- **TESTO SCELTO**:
▼
L’uomo performativo, vulnerabilità al gusto matcha
27 agosto 2025
Quando avevo sedici anni, pensavo che i ragazzi interessanti fossero quelli che ti offrivano un cocktail con troppa sicurezza e un po’ di barba incolta. Poi ho compiuto vent’anni e ho capito che il vero protagonista del nostro tempo non è né il maschio alfa da discoteca né il timido romantico da film indie: è l’uomo performativo.
L’ho incontrato per la prima volta al bar sotto casa. Non beveva caffè: sorseggiava matcha latte, fotografandolo da tre angolazioni diverse. Aveva lo smalto nero, un anello vistoso e una copia di "L’arte di essere fragili" infilata nella tasca dei jeans cargo. Lì per lì ho pensato: “Wow, finalmente un ragazzo che legge Alessandro D’Avenia!”. Poi, dopo un’ora, ho capito che il libro era un accessorio, come la sua tote bag del MoMA (dove non era mai stato).
Il maschio performativo è questo: una creatura che usa la vulnerabilità come filtro Instagram. Non ti dice solo che fa terapia, lo pubblica nelle stories con una playlist di Mitski in sottofondo. Ti racconta di aver letto bell hooks (pseudonimo di Gloria Jean Watkins), ma ti confessa che il libro è ancora sul comodino, fermo a pagina venti. Ti propone una mostra di arte concettuale, ma non sai se lo fa per stupire te o per colpire i suoi follower.
Eppure, non riesco a odiarlo. Perché, tra i ragazzi che citano Andrew Tate e parlano di “bodycount” come se fossero le statistiche di FIFA, almeno lui prova a cambiare linguaggio. Esagera, posa, a volte recita. Ma tenta. Tenta di mostrarsi fragile, di mescolare un’estetica “femminile” alla sua identità, di non avere paura di mettersi lo smalto.
▲
- **RIGHE FORNITE**:
▼
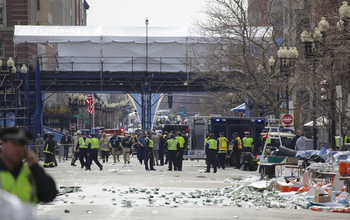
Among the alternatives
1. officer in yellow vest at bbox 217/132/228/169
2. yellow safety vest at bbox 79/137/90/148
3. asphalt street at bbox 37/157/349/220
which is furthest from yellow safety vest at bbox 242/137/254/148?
asphalt street at bbox 37/157/349/220

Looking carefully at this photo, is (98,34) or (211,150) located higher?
(98,34)

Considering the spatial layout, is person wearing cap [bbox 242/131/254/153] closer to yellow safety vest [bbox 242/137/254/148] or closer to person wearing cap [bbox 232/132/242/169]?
yellow safety vest [bbox 242/137/254/148]

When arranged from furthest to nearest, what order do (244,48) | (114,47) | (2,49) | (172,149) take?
1. (2,49)
2. (114,47)
3. (244,48)
4. (172,149)

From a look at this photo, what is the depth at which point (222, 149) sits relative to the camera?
103 feet

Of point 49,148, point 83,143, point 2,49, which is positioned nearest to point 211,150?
point 83,143

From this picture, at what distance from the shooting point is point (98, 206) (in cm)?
1463

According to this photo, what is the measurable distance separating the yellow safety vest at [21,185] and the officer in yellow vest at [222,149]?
25.7 meters

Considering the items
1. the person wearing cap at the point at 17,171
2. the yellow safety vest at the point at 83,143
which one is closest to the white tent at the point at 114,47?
the yellow safety vest at the point at 83,143

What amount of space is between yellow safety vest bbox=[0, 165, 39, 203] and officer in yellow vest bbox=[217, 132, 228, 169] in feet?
84.3

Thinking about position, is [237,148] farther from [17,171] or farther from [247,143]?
[17,171]

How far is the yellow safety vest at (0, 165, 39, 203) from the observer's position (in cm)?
486

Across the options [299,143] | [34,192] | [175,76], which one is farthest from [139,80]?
[34,192]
▲
- **LAVORO DA SVOLGERE**:
• 1. Stampa il brano del testo sull'uomo performativo che va da "Eppure, non riesco" fino a "mettersi lo smalto." compreso.
• 2. Porta avanti il testo sull'uomo performativo a partire dal punto in cui termina.

- **RISPOSTE**:
• 1.
Eppure, non riesco a odiarlo. Perché, tra i ragazzi che citano Andrew Tate e parlano di “bodycount” come se fossero le statistiche di FIFA, almeno lui prova a cambiare linguaggio. Esagera, posa, a volte recita. Ma tenta. Tenta di mostrarsi fragile, di mescolare un’estetica “femminile” alla sua identità, di non avere paura di mettersi lo smalto.

• 2.
Certo, c’è qualcosa di paradossale: la sua autenticità è costruita, la sua vulnerabilità è un hashtag. Ma non siamo forse tutti così? Io stessa mi scatto una foto davanti al tramonto pensando “che canzone metto?". Forse la Generazione Z, ossessionata dall’autenticità, non accetta che la sincerità oggi sia sempre un po’ performativa.
E allora mi chiedo: è davvero un problema se un ragazzo mette in scena la sua decostruzione, invece di tenerla nascosta? Forse l’uomo performativo non è il compagno perfetto, ma è una tappa. È il ponte traballante tra i maschi che si vergognano delle emozioni e un futuro dove sentirsi fragili non sarà più una performance, ma una realtà.
Alla fine, io preferisco un pavone che sventola un libro femminista, anche se lo tiene chiuso, a un gallo che conta le sue conquiste come medaglie. E magari, un giorno, quel libro lo aprirà davvero. Nel frattempo, lo guardo sorseggiare il suo matcha e penso: forse non è l’uomo dei miei sogni. Ma di certo è l’uomo della mia generazione.